*** Provided passage ***

Pauline Czernika made many excuses for not producing the original letters, such as that a French officer took them to France for safe keeping when war began, that they had been mislaid, that they were stolen at the station as she was taking the letters to Warsaw for inspection. In the end, only typescripts were produced. There were many discrepancies and some events allegedly occurred when Delfina was not even in Paris; the language was deemed too crude for the reserved Chopin. The consensus now is that, although some of the letters are forgeries, some are genuine.2,3 In 1997 a film was released, ‘The Strange Case of Delfina Potocka’. Chopin’s Impromptu in A flat depicts Delacroix’s belief that Delfina’s lips promise a passionate desire for kissing.
George Sand (1804–1876)
Amandine Aurore Lucille Dupin, better known as George Sand (Figure 3), was a truly amazing woman. In 1822, when she was 18, she married Baron Dudevant (1795–1871) and became Baronne Dudevant. She soon found he was cruel and disinterested and in 1831, despite having two children Maurice (1823–1889) and Solange (1828–1899), she divorced him and took her children to Paris for a new life. This was a remarkable achievement for a woman at that time. She became one of the most controversial figures in France. She campaigned for political reform and for the rights of women. As a prolific novelist exploring the sexual feelings of women, she was successful, if controversial. Her first novel, ‘Indiana’, was written with Jules Sandeau (1811–1883) who had become her lover. She took a part of his name and changed hers to George Sand. Her behaviour became promiscuous, loud, lewd and shocking. She was a very mysterious woman; Chopin’s Etude Opus 25 No.7 is mysterious music.

*** End of Provided passage ***
*** Supplied entries ***

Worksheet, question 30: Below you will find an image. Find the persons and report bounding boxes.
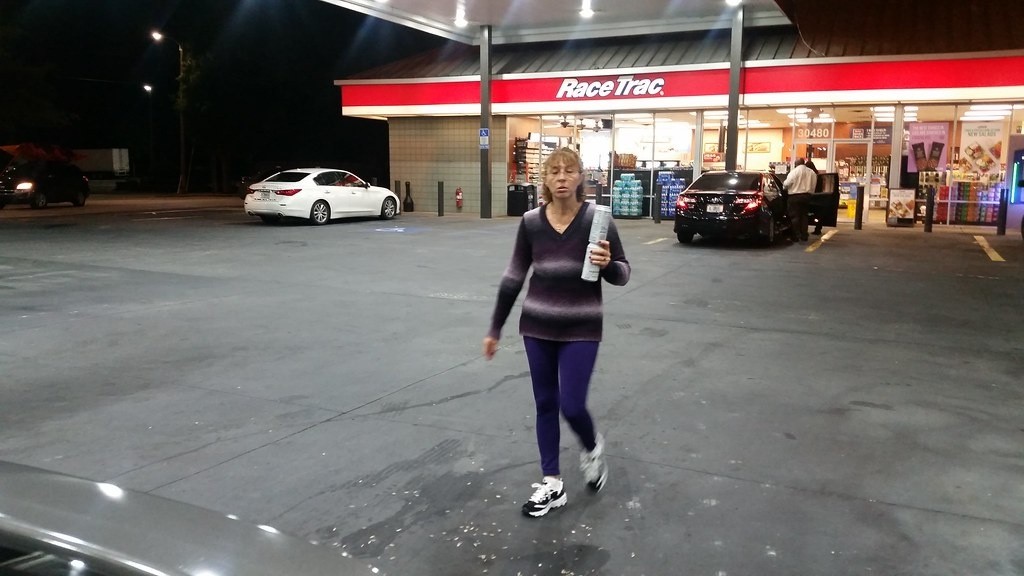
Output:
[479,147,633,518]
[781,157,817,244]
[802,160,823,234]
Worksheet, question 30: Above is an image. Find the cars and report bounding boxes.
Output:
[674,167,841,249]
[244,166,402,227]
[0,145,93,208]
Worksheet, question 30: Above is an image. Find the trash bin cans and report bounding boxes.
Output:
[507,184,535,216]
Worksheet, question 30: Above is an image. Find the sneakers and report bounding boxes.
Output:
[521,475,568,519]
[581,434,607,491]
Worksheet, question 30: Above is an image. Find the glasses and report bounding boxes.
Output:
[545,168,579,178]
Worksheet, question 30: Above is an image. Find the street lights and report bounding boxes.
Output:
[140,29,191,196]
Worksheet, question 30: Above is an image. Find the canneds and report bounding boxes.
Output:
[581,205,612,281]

*** End of Supplied entries ***

#### [Instructions]
(A) Summarize the provided passage in three sentences.
(B) Recast the paragraph in the provided passage that begins "Amandine Aurore Lucille Dupin" as a bulleted list that keeps its main facts.
(C) Answer these questions from the provided passage:
(i) In what year was the film "The Strange Case of Delfina Potocka" released?
(ii) Who co-wrote George Sand's first novel, "Indiana"?
(iii) In what year did George Sand divorce Baron Dudevant?

#### [Solutions per task]
(A) Pauline Czernika gave many excuses for not producing the original letters and in the end offered only typescripts. These contained discrepancies and language thought too crude for Chopin, and the current consensus is that some letters are forgeries while some are genuine. Amandine Aurore Lucille Dupin, known as George Sand, divorced Baron Dudevant in 1831, moved to Paris with her two children, campaigned for political reform and women's rights, and became a successful but controversial novelist.

(B)
- Amandine Aurore Lucille Dupin was better known as George Sand.
- In 1822, at 18, she married Baron Dudevant and became Baronne Dudevant.
- She found him cruel and disinterested.
- In 1831 she divorced him and took her children, Maurice and Solange, to Paris for a new life, which was a remarkable achievement for a woman at that time.
- She became one of the most controversial figures in France.
- She campaigned for political reform and for women's rights.
- As a prolific novelist exploring women's sexual feelings, she was successful but controversial.
- Her first novel, "Indiana," was written with her lover Jules Sandeau, and she took part of his name to become George Sand.
- Her behavior became promiscuous, loud, lewd and shocking.
- She was a very mysterious woman, and Chopin's Etude Opus 25 No.7 is mysterious music.

(C)
(i) 1997
(ii) Jules Sandeau
(iii) 1831